+++ Source data +++
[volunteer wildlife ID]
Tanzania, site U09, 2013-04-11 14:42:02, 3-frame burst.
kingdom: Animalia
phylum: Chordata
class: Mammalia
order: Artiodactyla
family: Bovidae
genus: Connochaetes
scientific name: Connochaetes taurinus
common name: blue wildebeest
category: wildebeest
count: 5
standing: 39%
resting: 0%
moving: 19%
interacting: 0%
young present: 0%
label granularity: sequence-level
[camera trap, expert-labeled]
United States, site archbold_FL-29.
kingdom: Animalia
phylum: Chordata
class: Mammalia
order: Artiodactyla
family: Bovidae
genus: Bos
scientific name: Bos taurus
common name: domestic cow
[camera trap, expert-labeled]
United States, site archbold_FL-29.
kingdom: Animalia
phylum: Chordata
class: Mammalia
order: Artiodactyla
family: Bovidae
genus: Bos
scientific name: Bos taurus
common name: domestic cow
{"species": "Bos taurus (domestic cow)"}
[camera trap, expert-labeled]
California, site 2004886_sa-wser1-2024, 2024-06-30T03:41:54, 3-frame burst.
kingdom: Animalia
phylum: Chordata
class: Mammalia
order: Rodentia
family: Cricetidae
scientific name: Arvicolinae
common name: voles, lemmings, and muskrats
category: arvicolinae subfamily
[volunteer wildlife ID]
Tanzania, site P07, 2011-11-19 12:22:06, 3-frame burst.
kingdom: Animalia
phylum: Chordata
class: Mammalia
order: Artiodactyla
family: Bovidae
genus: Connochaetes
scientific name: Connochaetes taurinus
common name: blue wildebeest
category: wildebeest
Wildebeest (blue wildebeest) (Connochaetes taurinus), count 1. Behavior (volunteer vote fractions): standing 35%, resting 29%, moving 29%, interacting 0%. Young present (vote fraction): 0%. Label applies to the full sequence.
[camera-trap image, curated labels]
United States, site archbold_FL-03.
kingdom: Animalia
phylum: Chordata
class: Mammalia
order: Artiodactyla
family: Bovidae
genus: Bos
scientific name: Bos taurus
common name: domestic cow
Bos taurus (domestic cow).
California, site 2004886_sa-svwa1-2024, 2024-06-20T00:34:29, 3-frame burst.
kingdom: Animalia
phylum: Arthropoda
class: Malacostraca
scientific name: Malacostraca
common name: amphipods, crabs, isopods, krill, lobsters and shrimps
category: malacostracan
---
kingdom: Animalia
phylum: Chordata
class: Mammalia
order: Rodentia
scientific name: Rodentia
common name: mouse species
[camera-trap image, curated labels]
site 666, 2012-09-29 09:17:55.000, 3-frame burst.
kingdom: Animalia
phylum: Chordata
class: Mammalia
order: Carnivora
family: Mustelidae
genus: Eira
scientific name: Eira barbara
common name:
+++
▸ **Work item**: However many lines the data holds, return each one exactly.

▸ **Solved problem**:
[volunteer wildlife ID]
Tanzania, site U09, 2013-04-11 14:42:02, 3-frame burst.
kingdom: Animalia
phylum: Chordata
class: Mammalia
order: Artiodactyla
family: Bovidae
genus: Connochaetes
scientific name: Connochaetes taurinus
common name: blue wildebeest
category: wildebeest
count: 5
standing: 39%
resting: 0%
moving: 19%
interacting: 0%
young present: 0%
label granularity: sequence-level
[camera trap, expert-labeled]
United States, site archbold_FL-29.
kingdom: Animalia
phylum: Chordata
class: Mammalia
order: Artiodactyla
family: Bovidae
genus: Bos
scientific name: Bos taurus
common name: domestic cow
[camera trap, expert-labeled]
United States, site archbold_FL-29.
kingdom: Animalia
phylum: Chordata
class: Mammalia
order: Artiodactyla
family: Bovidae
genus: Bos
scientific name: Bos taurus
common name: domestic cow
{"species": "Bos taurus (domestic cow)"}
[camera trap, expert-labeled]
California, site 2004886_sa-wser1-2024, 2024-06-30T03:41:54, 3-frame burst.
kingdom: Animalia
phylum: Chordata
class: Mammalia
order: Rodentia
family: Cricetidae
scientific name: Arvicolinae
common name: voles, lemmings, and muskrats
category: arvicolinae subfamily
[volunteer wildlife ID]
Tanzania, site P07, 2011-11-19 12:22:06, 3-frame burst.
kingdom: Animalia
phylum: Chordata
class: Mammalia
order: Artiodactyla
family: Bovidae
genus: Connochaetes
scientific name: Connochaetes taurinus
common name: blue wildebeest
category: wildebeest
Wildebeest (blue wildebeest) (Connochaetes taurinus), count 1. Behavior (volunteer vote fractions): standing 35%, resting 29%, moving 29%, interacting 0%. Young present (vote fraction): 0%. Label applies to the full sequence.
[camera-trap image, curated labels]
United States, site archbold_FL-03.
kingdom: Animalia
phylum: Chordata
class: Mammalia
order: Artiodactyla
family: Bovidae
genus: Bos
scientific name: Bos taurus
common name: domestic cow
Bos taurus (domestic cow).
California, site 2004886_sa-svwa1-2024, 2024-06-20T00:34:29, 3-frame burst.
kingdom: Animalia
phylum: Arthropoda
class: Malacostraca
scientific name: Malacostraca
common name: amphipods, crabs, isopods, krill, lobsters and shrimps
category: malacostracan
---
kingdom: Animalia
phylum: Chordata
class: Mammalia
order: Rodentia
scientific name: Rodentia
common name: mouse species
[camera-trap image, curated labels]
site 666, 2012-09-29 09:17:55.000, 3-frame burst.
kingdom: Animalia
phylum: Chordata
class: Mammalia
order: Carnivora
family: Mustelidae
genus: Eira
scientific name: Eira barbara
common name:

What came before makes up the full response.